The Senate Finance Committee last week unveiled a $13.7 billion package of energy tax incentives to be included in the energy legislation. The tax measure, which will be marked up on Tuesday, provides incentives to promote the development of clean and green power, alternative fuels and biofuels, coal resources and energy savings.
The tax package was viewed as a “clear and significant disappointment relative to the lofty plans of the wind and solar industry proponents who had hoped to secure substantially increased tax incentives for their industries,” said energy analyst Christine Tezak of the Standford Group Co.
“The overall Senate measure is very modest; indeed, it would cost $13.7 billion against raised revenue provisions that would provide $14.6 billion over 10 years. On the upside, electric transmission gets a modest boost, as do hybrid vehicles.
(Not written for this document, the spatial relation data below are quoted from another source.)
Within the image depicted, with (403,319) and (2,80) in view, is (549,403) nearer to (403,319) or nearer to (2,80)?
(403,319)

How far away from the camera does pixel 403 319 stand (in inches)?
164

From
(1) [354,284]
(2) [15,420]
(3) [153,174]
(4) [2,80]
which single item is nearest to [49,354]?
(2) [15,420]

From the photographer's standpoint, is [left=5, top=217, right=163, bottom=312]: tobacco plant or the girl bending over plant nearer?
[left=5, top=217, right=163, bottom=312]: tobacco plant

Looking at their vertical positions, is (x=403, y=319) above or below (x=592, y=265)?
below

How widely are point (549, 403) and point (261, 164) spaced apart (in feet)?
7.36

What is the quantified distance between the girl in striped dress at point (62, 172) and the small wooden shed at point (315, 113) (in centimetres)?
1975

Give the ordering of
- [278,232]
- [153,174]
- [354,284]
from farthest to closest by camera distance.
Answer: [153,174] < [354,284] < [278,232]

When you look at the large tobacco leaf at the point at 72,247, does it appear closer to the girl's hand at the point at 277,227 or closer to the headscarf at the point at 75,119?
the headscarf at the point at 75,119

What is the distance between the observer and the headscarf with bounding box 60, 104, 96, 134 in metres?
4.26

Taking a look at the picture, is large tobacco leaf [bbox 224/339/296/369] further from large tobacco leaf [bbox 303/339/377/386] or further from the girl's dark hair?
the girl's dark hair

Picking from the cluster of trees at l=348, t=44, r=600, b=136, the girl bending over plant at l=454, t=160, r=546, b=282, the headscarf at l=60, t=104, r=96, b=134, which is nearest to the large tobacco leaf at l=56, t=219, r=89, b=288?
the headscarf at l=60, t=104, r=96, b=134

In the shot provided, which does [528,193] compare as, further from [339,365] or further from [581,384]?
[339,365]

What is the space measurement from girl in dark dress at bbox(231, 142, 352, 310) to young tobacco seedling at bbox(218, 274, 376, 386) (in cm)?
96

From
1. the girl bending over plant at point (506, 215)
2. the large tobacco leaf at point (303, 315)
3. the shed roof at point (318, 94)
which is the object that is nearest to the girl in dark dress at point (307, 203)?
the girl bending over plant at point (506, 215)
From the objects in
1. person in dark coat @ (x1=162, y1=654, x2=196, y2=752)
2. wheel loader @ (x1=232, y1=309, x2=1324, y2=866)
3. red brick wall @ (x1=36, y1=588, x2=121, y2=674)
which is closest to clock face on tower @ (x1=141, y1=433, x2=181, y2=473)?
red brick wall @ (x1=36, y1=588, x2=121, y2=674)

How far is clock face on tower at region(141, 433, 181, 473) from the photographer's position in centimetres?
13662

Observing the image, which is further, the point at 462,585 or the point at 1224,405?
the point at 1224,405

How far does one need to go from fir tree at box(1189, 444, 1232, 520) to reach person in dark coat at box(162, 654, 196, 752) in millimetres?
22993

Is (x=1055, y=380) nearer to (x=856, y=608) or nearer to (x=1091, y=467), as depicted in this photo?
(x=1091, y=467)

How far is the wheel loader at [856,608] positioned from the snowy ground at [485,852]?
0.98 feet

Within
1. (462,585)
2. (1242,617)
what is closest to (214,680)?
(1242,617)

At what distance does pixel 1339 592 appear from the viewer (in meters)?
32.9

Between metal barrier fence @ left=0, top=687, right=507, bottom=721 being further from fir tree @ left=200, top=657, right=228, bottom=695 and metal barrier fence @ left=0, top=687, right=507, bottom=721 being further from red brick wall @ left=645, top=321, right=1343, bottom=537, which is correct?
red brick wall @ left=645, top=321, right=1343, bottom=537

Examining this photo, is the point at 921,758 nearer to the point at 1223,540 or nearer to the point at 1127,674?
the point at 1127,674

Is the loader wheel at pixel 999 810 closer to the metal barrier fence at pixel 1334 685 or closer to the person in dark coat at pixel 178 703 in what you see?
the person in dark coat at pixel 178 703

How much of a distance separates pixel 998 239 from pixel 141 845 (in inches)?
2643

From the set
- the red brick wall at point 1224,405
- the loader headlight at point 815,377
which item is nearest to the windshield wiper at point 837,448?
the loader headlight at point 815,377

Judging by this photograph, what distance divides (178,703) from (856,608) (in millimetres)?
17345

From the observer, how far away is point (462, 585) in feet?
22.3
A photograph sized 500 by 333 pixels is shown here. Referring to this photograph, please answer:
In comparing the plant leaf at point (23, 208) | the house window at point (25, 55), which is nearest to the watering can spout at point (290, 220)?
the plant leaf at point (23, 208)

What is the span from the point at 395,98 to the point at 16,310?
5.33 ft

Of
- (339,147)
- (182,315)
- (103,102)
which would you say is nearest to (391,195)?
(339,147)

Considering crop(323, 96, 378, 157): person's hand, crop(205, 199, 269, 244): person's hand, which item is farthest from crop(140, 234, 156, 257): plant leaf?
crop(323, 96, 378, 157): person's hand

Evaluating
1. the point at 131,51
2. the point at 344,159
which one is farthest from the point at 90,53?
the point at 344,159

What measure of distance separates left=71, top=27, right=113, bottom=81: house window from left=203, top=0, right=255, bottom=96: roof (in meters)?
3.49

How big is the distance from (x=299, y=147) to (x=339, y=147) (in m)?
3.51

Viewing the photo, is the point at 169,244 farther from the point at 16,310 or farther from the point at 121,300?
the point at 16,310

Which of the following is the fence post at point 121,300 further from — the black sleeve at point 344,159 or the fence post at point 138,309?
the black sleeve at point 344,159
Integrated gasification combined cycle gets a boost to its existing program, and other coal gasification (including coal-to-liquids) gets some money too, if the projects sequester at least 70% of the carbon dioxide produced,” she said.
The revenue raisers in the tax package “are coming out of the hide of the oil and gas industry, but not from the expected or feared sources and less than some anticipated,” Tezak noted. “The Senate has retained the House’s language to remove the oil and gas industry from the domestic manufacturing credit, but not the royalty ‘fix’ seen by many as a key opportunity to generate funds to spend on other programs.”